[Opening Source passage section]

Not that it doesn’t have uses; not that there’s no value in research in small models.
Just, honestly, that these smaller models don’t have the capabilities of the larger models.
It’d be good to be a direct acknowledgment of that, because it seems like you’re going out of your way to promote the “it’s fine to have a small model”; and it is, roughly speaking. Parameter count isn’t everything. Small models are accessible, you can easily fine tune them. They are interesting.
…but, they are not as good, as far as I’m aware, in terms of output, in terms of general purpose function, as larger models.
Sounds like the difference between edge and centralized ML scoring.
At my job, I can’t casually fire up 8xA100 80gb instances. And if I could, the performance wouldn’t have the throughput I require to be useful. Big models are operationally much more expensive.
The smallest/fastest model that is accurate enough for your use case is ideal.

[Closing Source passage section]

Things to do:
• A. In the thread on model size, why does the commenter describe big models as a poor fit for their job? Answer in one to three sentences.
• B. Translate this sentence from the thread on model size into Spanish: "Big models are operationally much more expensive."
• C. According to the thread on model size, which model is ideal?

[Opening Provided information section]

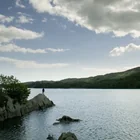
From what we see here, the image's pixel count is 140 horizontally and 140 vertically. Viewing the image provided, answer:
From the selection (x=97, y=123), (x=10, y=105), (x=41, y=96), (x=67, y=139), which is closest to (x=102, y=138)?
(x=67, y=139)

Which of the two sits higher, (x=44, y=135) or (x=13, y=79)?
(x=13, y=79)

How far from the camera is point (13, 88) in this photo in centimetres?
11819

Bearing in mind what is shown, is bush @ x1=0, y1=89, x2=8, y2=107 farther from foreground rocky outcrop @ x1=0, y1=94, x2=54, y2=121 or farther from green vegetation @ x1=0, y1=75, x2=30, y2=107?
green vegetation @ x1=0, y1=75, x2=30, y2=107

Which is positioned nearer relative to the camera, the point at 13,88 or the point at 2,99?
the point at 2,99

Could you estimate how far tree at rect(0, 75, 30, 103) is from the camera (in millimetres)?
116000

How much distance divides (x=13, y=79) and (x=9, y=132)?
51022 millimetres

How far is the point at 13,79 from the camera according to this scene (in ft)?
402

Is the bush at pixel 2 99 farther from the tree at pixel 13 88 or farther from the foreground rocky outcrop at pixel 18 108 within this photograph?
the tree at pixel 13 88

[Closing Provided information section]

Written responses:
• A. At their job they can't casually start 8xA100 80gb instances. Even if they could, the performance wouldn't give the throughput they need to be useful, so big models are much more expensive to operate.

• B. Los modelos grandes son mucho más caros desde el punto de vista operativo.

• C. The smallest/fastest model that is accurate enough for your use case.